We have had some good months here in Bedford Township outside Port Elizabeth in the eastern Cape of South Africa. We were given and then gave out much needed new clothing to many of our beneficiaries. We had a training by the Electric Company on creating street lights for the township. Our soup kitchen continues to give meals to children before and after school and adults once a day. Our van is working, our volunteers are committed. We will not be able to grow as we had hoped without further funding, but have several projects in mind that would greatly benefit the community around us and we will explore these in more detail in later reports.
Just to share the story of one of our beneficiaries: This is the story of a widower who lost her husband to HIV/AIDS in 2011; he left her with three kids, the first is a disabled girl who can't move from the bed, the second one is a boy who was unfortunately born with the virus-- he taking the treatment, and the last is a girl. The mother is struggling to raise these kids alone especially with the disabled one. We are trying our utmost best to get wheelchair for her to make it easier for her to take the daughter to the clinics and hospital. We helped her to apply for the government grants for all of them meanwhile we assist her and the kids with the meals for three days a week so they can be able to take their Anti Retroviral Tablets.

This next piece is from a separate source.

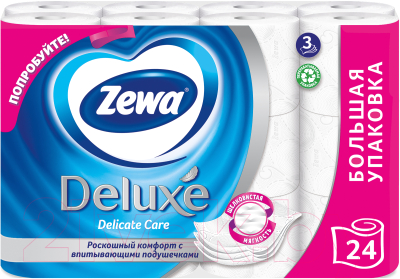 Туалетная бумага Zewa Deluxe без аромата 3-cлойная (24рул)
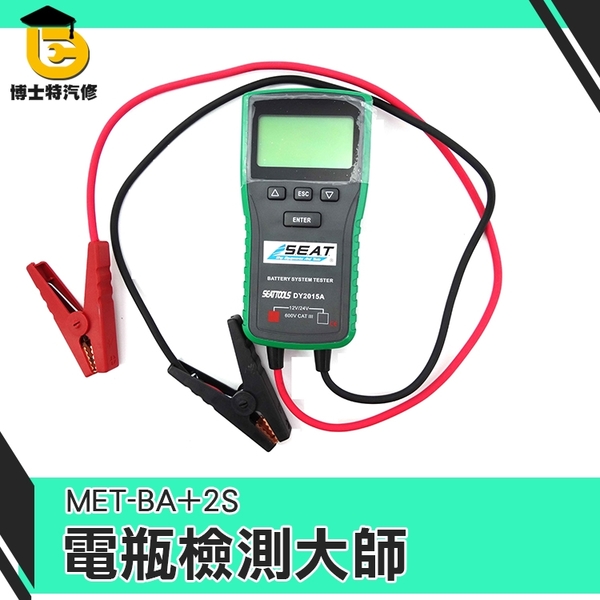 鉛酸蓄電池電瓶專用 12v24v汽車電瓶 電瓶測試 壽命分析 《博士特汽修》工廠網購平台 product thumbnail 3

A small contribution goes a long way in our hands.
December coming means summer for us, and we wish you all a very Happy Christmas.
It is winter here in S. Africa, and while not like the snowy very very cold you have in parts of America and Northern Europe, cold for us. Our second soup kitchen, in Bedford township, is serving ever more hungry people in these cold months, and we have been able to expand our programs through outreach to get the word out that we can feed even more - nothing fancy, but nutritious samp and beans every day for whomever can get to us. With our used van, we get a lot of food from the local food bank and so we make every dollar donated count for four or five or more dollars. Our volunteers would love to be paid, but are loyal and uncomplaining. We hope to continue to grow, or stabilize, so we can plan further out than a few months. But we continue our work and we continue to support the AIDS infected mother who lives in our property with her children as we seek a more permanent solution for her. Ndileka goes back and forth between this project and her Siyaphambili AIDS Orphanage in Langa Township outside Cape Town. With the corruption in the S. African government, there are no funds for our programs, but we are getting more publicity and more known. We will never stop, and appreciate every donation more than any thank you note can address. God bless you all - we hope for bigger news in our next report. Winter ends soon.
May is Women's Month in S. Africa. We had a wonderful Mother's Day Celebration for AIDS- infected mothers and men, including the grandmothers of orphans and vulnerable children with whom we are working. It was on Tuesday morning, thus the kids were at school.
We had nurses from the Department of Health come to speak and interact as we work to network with them and the schools around our community.
So our soup kitchen is operating, though we still need a fence around it, and we are at the same time addressing the pressing needs of the community around it and AIDS is still the scourge that kills so many of our young, our mother's and our men. Much work remains to be done, and no USAID or federal money is available at this time. We are doing our best to network and educate from all we have learned over the past 11 years with almost no money - the way we accomplish so much of what we do.
The need is very great. The numbers of children affected, including food insecurity, continues to rise, so our work feels ever more urgent. We can stretch a dollar to do the work of ten or even 20 dollars, and we are organized with volunteers to do what we can.
We are grateful to all our donors and wish them well.